In responding to wider price differentials and transportation constraints, Cenovus temporarily slowed oil sands production at Christina Lake and Foster Creek in February and March and stored excess barrels in its reservoirs. Nevertheless, oil sands volumes nearly doubled compared with the same period a year earlier because of the company’s May 2017 asset acquisition.

Canadian Natural Resources Ltd. reported net earnings of $583 million for this year’s first quarter compared with net earnings of $245 million a year ago. The company, which operates in Western Canada, the North Sea, and offshore West Africa, achieved record production volumes in the first quarter averaging 1.1 million boe/d, representing 28% increases from the prior year quarter levels.
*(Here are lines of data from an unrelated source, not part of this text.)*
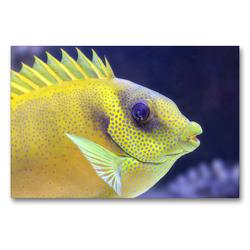 Premium Textil-Leinwand 90 x 60 cm Quer-Format Im Meeres-Aquarium | Wandbild, HD-Bild auf Keilrahmen, Fertigbild auf hochwertigem Vlies, Leinwanddruck von Rose Hurley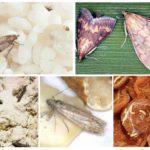 Các loại thực phẩm bướm đêm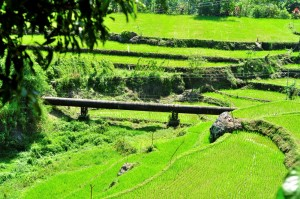 SUPPORTING COMMUNITY STAKEHOLDERS. The conveyance pipes of the Bineng Hydros in La Trinidad had been the walkway of farmers in Bineng. Hedcor also let the farmers tap these pipes for irrigation.  This is one of the many synergies between the company and the community.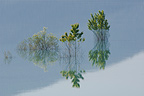 Flooded riverside trees El Grado reservoir Spain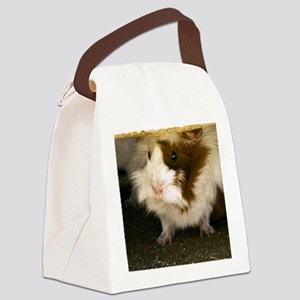 (15s) Guinea Pig    9280 Canvas Lunch Bag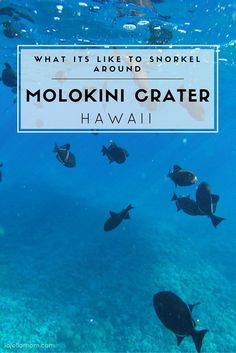 We took a very early morning tour out to Molokini crater from Wailea, Maui. Here's why it was awesome.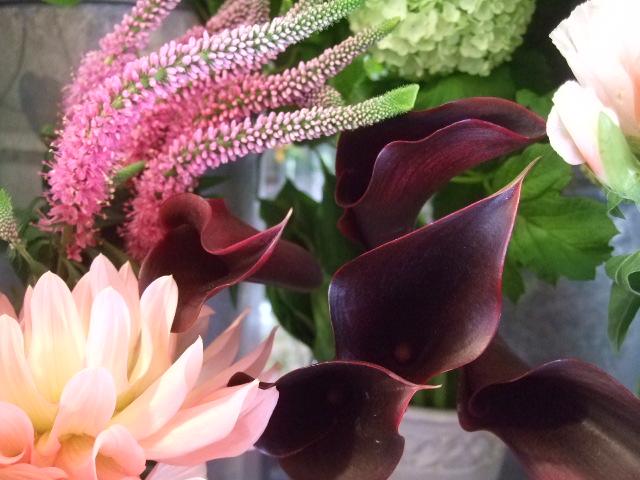 オークリーフ(5月の花はいいですね・・)_f0049672_1855325.jpg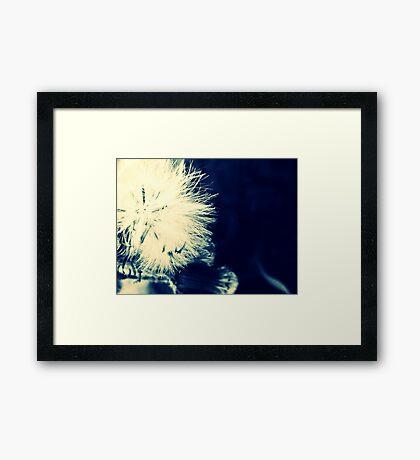 03-23-11:  Dull But Pleasant Framed Print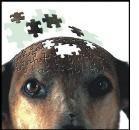 Neurodegenerazione: nuove evidenze nel cane anziano
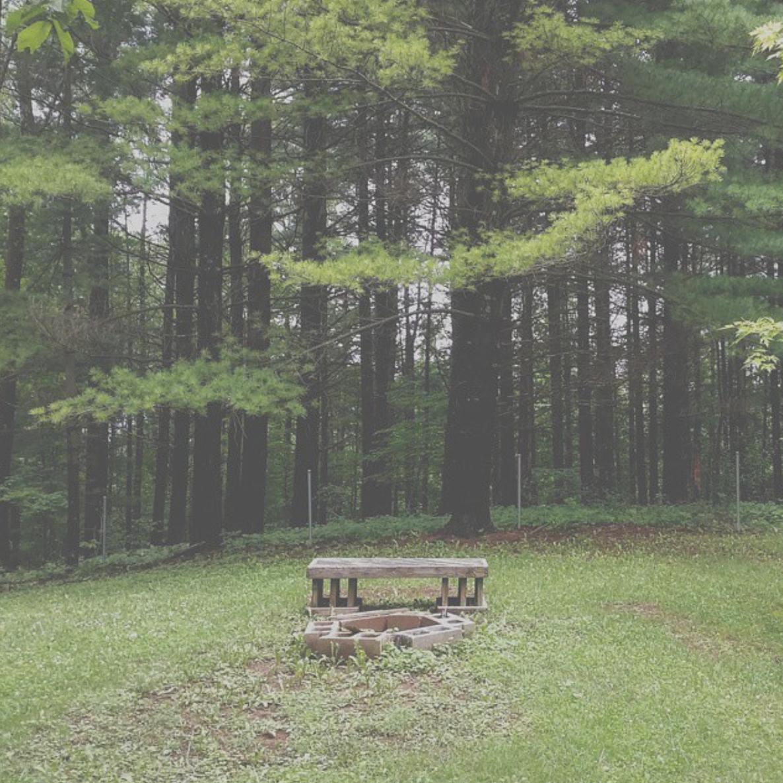 A forest hug.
Imperial Oil Ltd. reported estimated net income of $516 million in the first quarter, an increase from net income of $333 million in the same period of 2017, helped by its refining and chemicals businesses. The prior year’s results also included a $151-million gain on the sale of a surplus property.

Upstream, however, Imperial recorded a net loss in the first quarter of $44 million compared with a net loss of $86 million in the same period of 2017. The narrowing loss reflects the impact of higher Canadian crude realizations of about $90 million, partially offset by unfavorable foreign exchange effects and lower production volumes.

Downstream, Imperial’s net income was $521 million in the first quarter, up from $380 million in the same period of 2017. Earnings increased mainly due to stronger margins of about $310 million, partially offset by the absence of the $151-million gain on the sale of a surplus property in 2017. Chemical net income was $73 million in the first quarter, up from $45 million in the same quarter in 2017, mainly because of stronger margins.

TransCanada’s comparable earnings for this year’s first quarter were $870 million compared with $698 million for the same period in 2017. The increase reflects earnings from intra-Alberta pipelines, higher volumes on the Keystone pipeline system, increased earnings from Columbia Gas, and Columbia Gulf growth projects.